**Instruction:** Count how many lines of the material below contain the word "image". Reply with the number alone.

(Records from a spatial question set)
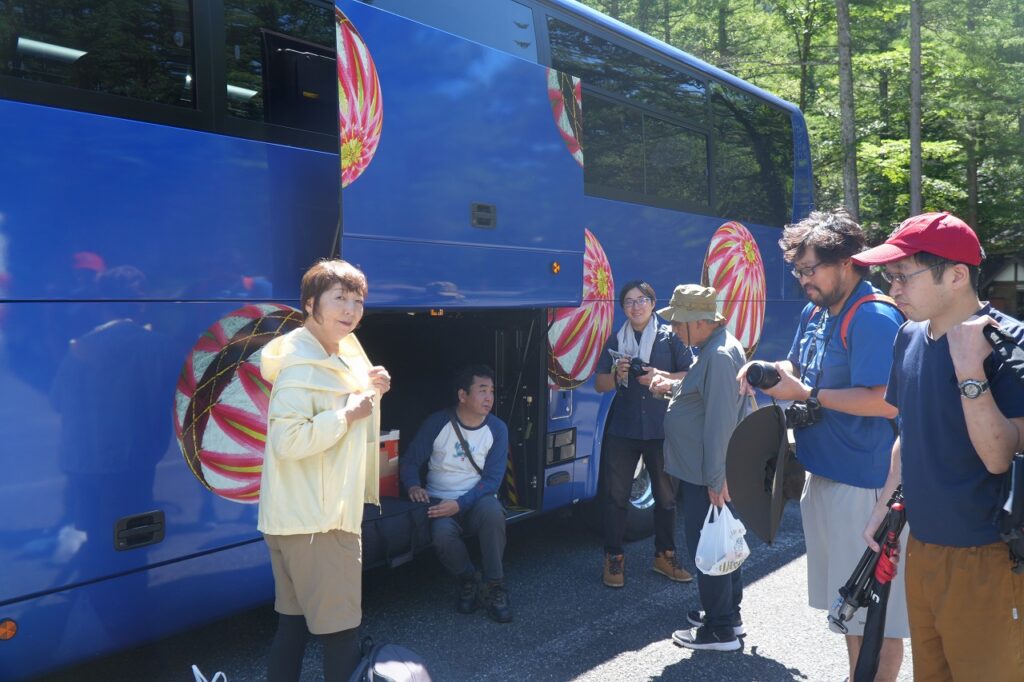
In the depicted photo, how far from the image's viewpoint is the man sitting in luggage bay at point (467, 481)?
5020mm

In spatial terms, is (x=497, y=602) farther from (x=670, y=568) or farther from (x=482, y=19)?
(x=482, y=19)

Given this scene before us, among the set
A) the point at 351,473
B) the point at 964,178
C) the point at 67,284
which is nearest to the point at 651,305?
the point at 351,473

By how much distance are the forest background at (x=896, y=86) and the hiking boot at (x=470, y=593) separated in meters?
15.6

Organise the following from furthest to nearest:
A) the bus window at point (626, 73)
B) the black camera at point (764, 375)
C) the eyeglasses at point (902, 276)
Answer: the bus window at point (626, 73), the black camera at point (764, 375), the eyeglasses at point (902, 276)

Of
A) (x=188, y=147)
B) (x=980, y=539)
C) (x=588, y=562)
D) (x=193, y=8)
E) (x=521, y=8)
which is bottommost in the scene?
(x=588, y=562)

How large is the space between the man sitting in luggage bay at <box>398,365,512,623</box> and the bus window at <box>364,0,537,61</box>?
6.48ft

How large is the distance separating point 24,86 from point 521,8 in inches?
125

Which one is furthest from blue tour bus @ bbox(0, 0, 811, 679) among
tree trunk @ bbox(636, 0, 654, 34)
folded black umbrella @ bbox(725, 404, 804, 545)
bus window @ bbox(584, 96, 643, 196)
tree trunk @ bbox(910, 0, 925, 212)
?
tree trunk @ bbox(636, 0, 654, 34)

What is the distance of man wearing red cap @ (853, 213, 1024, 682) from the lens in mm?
2434

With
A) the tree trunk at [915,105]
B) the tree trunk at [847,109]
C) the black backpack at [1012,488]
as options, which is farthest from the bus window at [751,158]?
the tree trunk at [915,105]

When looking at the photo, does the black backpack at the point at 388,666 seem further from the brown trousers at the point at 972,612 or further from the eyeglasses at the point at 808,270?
the eyeglasses at the point at 808,270

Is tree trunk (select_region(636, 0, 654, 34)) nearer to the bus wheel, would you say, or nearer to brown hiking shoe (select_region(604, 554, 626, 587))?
the bus wheel

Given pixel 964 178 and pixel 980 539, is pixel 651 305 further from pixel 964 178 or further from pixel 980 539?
pixel 964 178

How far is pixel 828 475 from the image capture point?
3.44 m
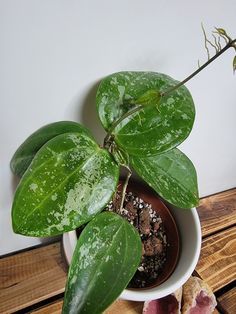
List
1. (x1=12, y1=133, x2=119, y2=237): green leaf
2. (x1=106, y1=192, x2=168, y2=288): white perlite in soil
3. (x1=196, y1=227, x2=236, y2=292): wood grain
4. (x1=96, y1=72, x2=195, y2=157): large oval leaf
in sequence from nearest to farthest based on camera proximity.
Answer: (x1=12, y1=133, x2=119, y2=237): green leaf, (x1=96, y1=72, x2=195, y2=157): large oval leaf, (x1=106, y1=192, x2=168, y2=288): white perlite in soil, (x1=196, y1=227, x2=236, y2=292): wood grain

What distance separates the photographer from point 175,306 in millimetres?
685

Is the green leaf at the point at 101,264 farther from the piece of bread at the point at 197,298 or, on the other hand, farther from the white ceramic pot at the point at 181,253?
the piece of bread at the point at 197,298

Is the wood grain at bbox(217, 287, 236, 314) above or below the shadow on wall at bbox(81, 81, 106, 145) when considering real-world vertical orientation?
below

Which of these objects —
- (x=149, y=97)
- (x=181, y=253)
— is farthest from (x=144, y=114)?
(x=181, y=253)

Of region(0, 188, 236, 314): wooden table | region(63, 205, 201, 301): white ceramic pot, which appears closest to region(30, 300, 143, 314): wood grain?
region(0, 188, 236, 314): wooden table

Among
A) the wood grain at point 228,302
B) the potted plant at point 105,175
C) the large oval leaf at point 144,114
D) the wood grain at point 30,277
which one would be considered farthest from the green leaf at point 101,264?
the wood grain at point 228,302

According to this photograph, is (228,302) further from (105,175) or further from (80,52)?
(80,52)

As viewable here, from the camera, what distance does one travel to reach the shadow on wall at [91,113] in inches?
24.1

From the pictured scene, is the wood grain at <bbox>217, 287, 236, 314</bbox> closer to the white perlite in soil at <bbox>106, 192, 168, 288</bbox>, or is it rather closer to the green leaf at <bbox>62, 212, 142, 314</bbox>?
the white perlite in soil at <bbox>106, 192, 168, 288</bbox>

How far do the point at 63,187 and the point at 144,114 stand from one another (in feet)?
0.63

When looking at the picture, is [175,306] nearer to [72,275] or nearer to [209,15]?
[72,275]

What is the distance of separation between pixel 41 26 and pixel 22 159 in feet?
0.67

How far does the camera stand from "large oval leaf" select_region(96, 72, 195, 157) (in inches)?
21.4

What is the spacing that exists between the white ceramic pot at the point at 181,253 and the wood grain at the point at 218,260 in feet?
0.54
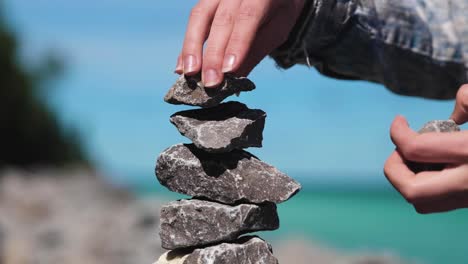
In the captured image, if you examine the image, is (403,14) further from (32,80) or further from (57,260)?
(32,80)

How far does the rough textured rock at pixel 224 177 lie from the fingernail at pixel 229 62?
33 centimetres

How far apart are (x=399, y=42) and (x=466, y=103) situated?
1488 millimetres

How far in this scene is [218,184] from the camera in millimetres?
3100

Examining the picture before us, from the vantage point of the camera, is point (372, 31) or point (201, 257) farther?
point (372, 31)

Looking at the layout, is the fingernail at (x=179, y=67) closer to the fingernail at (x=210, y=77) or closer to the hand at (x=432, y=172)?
the fingernail at (x=210, y=77)

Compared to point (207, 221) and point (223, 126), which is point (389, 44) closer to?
point (223, 126)

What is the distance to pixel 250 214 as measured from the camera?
121 inches

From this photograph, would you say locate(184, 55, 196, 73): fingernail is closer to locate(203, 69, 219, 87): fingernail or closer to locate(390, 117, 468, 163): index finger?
locate(203, 69, 219, 87): fingernail

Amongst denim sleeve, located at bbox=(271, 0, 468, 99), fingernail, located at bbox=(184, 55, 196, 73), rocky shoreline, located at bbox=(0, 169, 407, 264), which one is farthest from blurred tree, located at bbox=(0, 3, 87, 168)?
fingernail, located at bbox=(184, 55, 196, 73)

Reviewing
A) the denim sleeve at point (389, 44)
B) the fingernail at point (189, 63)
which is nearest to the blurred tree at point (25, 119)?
the denim sleeve at point (389, 44)

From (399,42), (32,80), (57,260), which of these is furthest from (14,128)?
(399,42)

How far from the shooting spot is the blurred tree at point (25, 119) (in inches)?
977

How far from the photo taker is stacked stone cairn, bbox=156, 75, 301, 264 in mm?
3068

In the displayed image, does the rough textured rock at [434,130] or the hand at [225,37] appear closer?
the rough textured rock at [434,130]
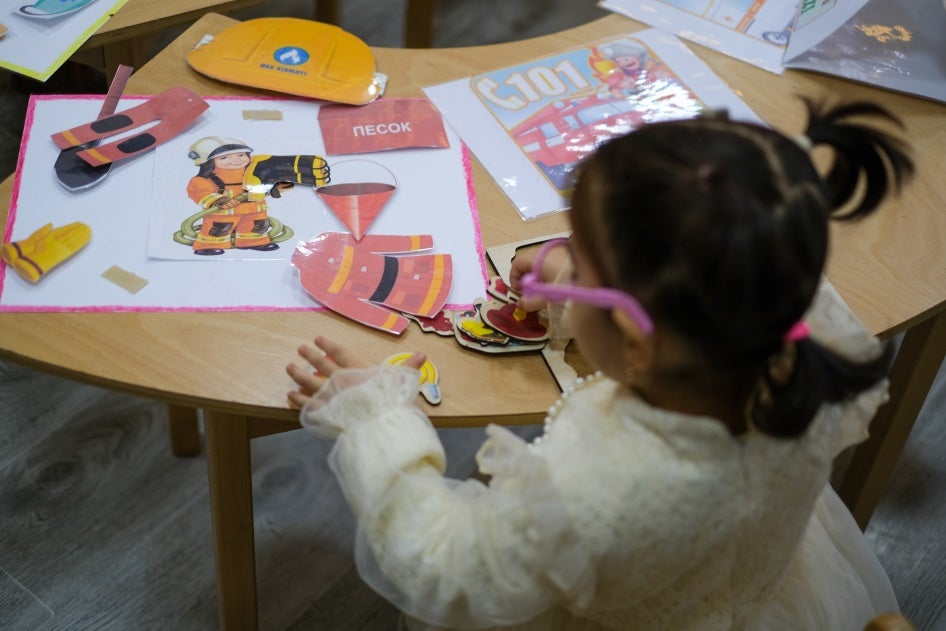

**Answer to this problem:** 4